Mainframe computers in the 1960s were not the sophisticated devices of today, but simpler computers with equivalent power of an original IBM PC (5 MHz processor, 128KB RAM). They were, of course, much larger and much more expensive. Early mainframes ran one program at a time (much like PC-DOS). When one program finished, the next could be started. They had one "user" which was the system operator.
Timesharing was a big change in computing. Computers had become powerful enough to support multiple interactive users at the same time. It worked because interactive uses spent most of their time thinking and not typing, so a user's "job" is mostly waiting for input. A timesharing system held multiple jobs in memory and cycled among each of those jobs. Timesharing allowed remote access ("remote" in this case meaning "outside of the computer room") by terminals, which meant that individuals in different parts of an organization could "use the computer".
Timesharing raised the importance of time. Specifically, timesharing raised the importance of the time a program needed to run (the "CPU time") and the time a user was connected.
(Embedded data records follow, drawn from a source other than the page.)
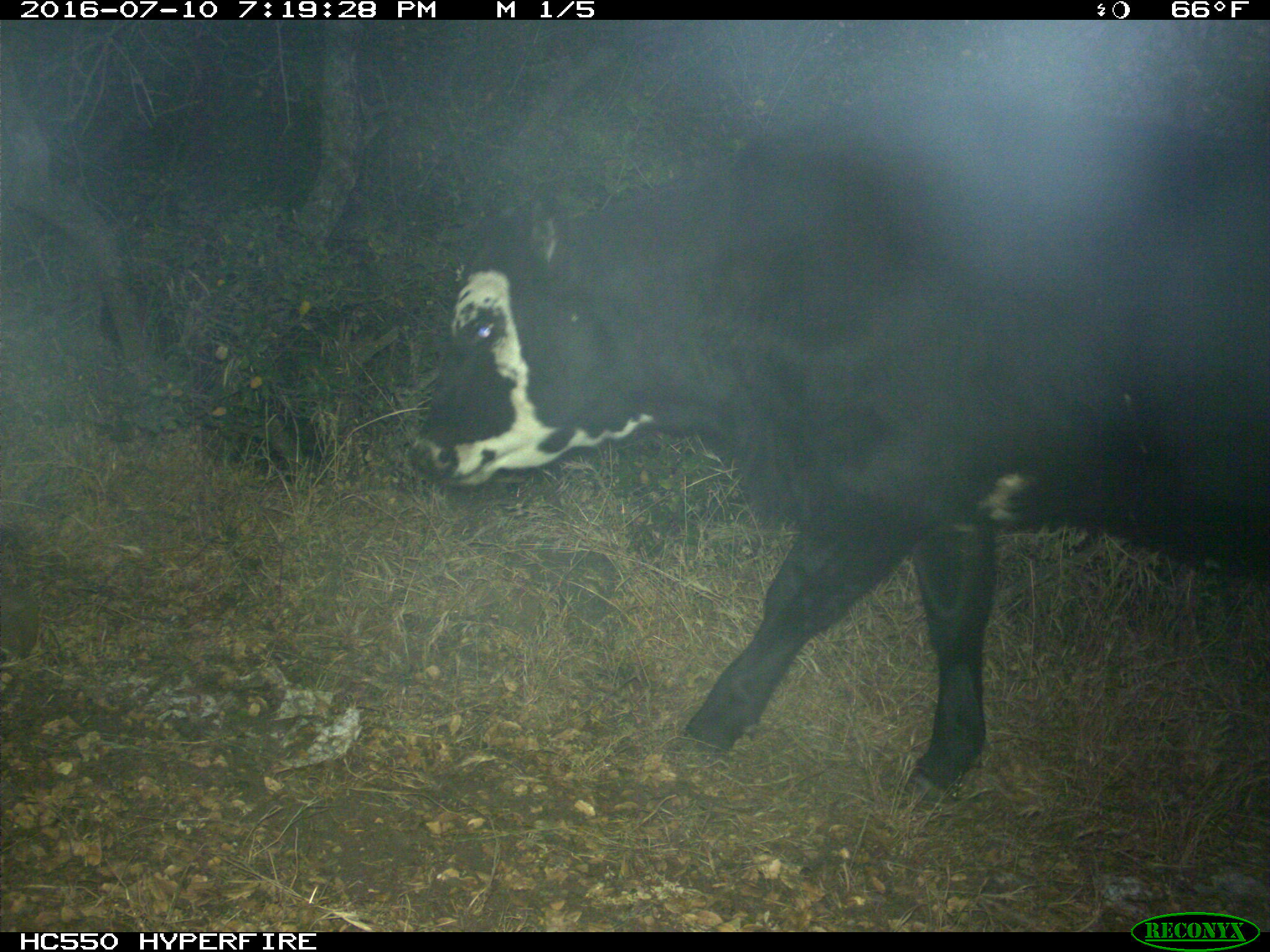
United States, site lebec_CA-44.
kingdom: Animalia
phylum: Chordata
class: Mammalia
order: Artiodactyla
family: Bovidae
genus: Bos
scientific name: Bos taurus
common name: domestic cow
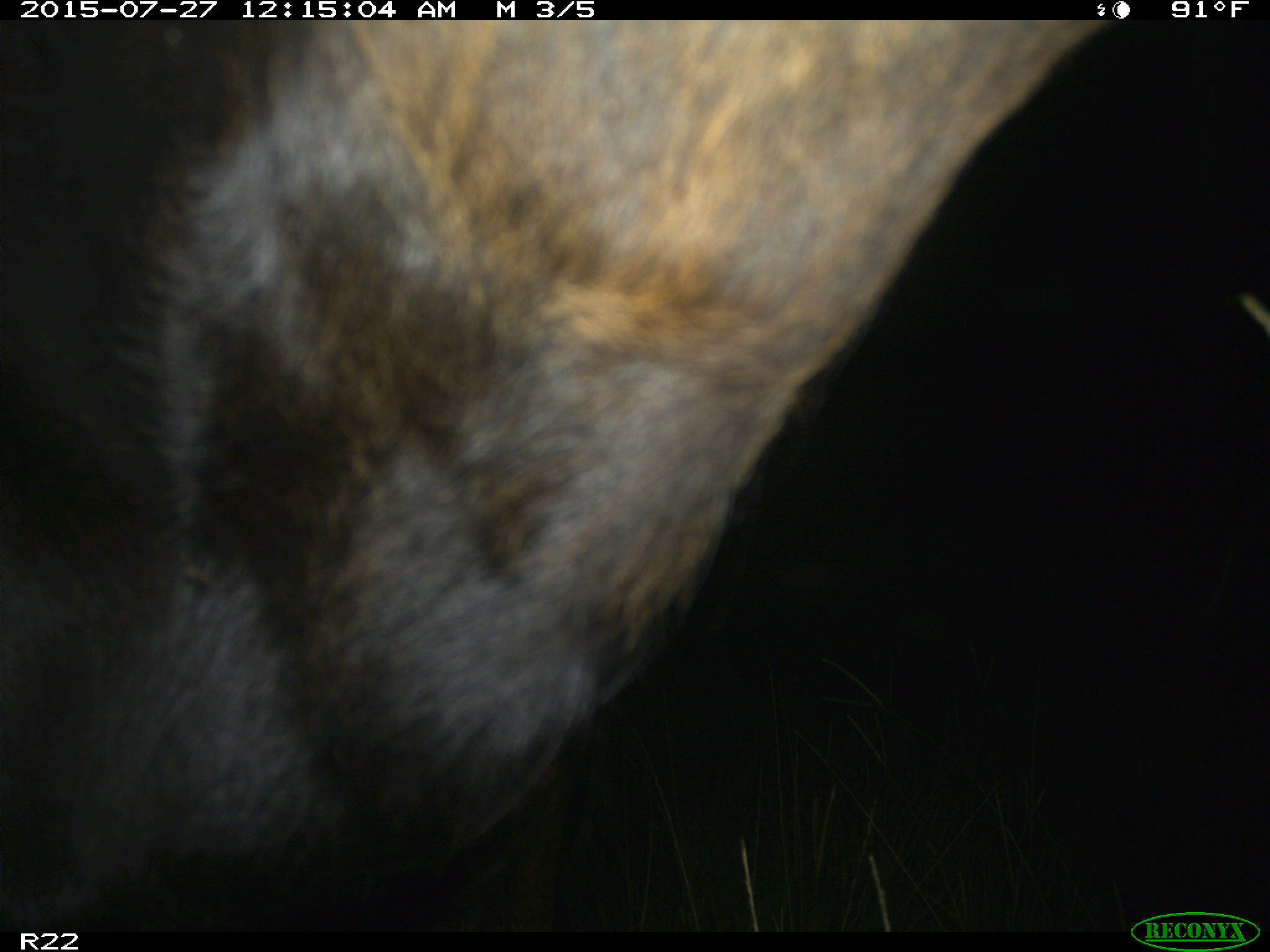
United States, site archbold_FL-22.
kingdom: Animalia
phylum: Chordata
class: Mammalia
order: Artiodactyla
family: Bovidae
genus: Bos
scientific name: Bos taurus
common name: domestic cow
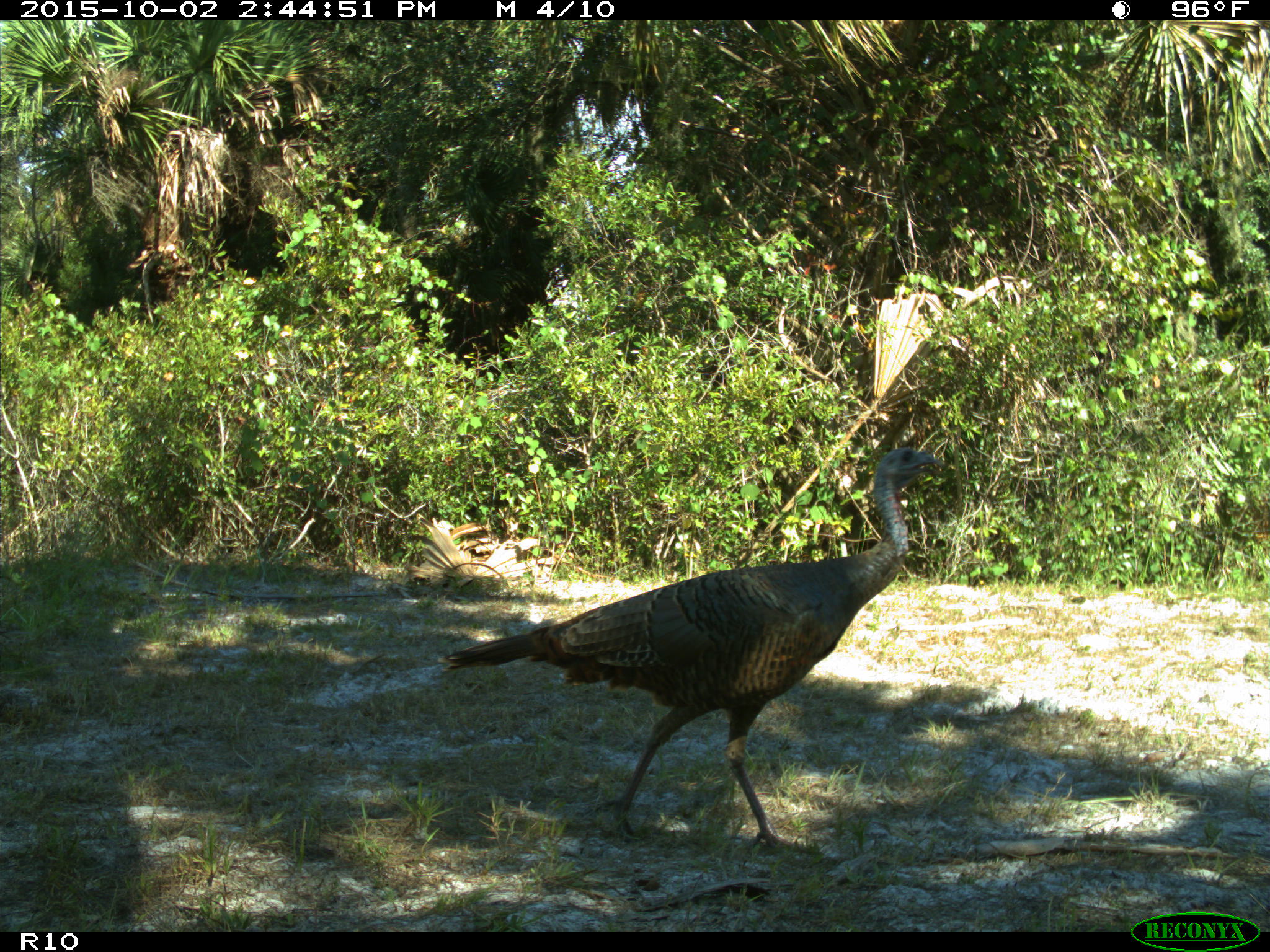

The increase in computing power allowed the operating system to record these values for each session. Tracking those values was important, because it let the organization charge users and departments for the use of the computer. The computer was no longer a monolithic entity with a single (large) price tag, but a resource that could be expensed to different parts of the organization.
Now let's consider cloud computing.
It turns out that the cloud is not infinite. Nor is it free. Cloud computing platforms record charges for users (either individuals or organizations). Platforms charge for computing time, for data storage, and for many other services. Not every platform charges for the same things, with some offering a few services for free.
The bottom line is the same: with cloud computing, an organization has the ability to "charge back" expenses to individual departments, something that was not so easy in the PC era or the web services era.
Or, to put it another way, we are undergoing a change in billing (and information about expenses) that is not new, but has not been seen in half a century. How did the introduction of timesharing (and its expense information) affect organizations? Will we see the same affects again?
I think we will.
Timesharing made interactive computing possible, and it made the expense of that computing visible to users. It let users decide how much computing that wanted to use, and users had discretion to use more or less computing resources.
Cloud computing provides similar information to users. (Or at least the organizations paying for the cloud services; I expect those organizations will "charge back" those expenses to users.) Users will be able to see those charges and decide how much computing resources they want to use.
As organizations move their systems from web to cloud (and from desktop to cloud), expect to see expense information allocated to the users of those systems. Internal users, and also (possibly) external users (partners and customers).
Timesharing made expense information available at a granular level. Cloud computing does the same.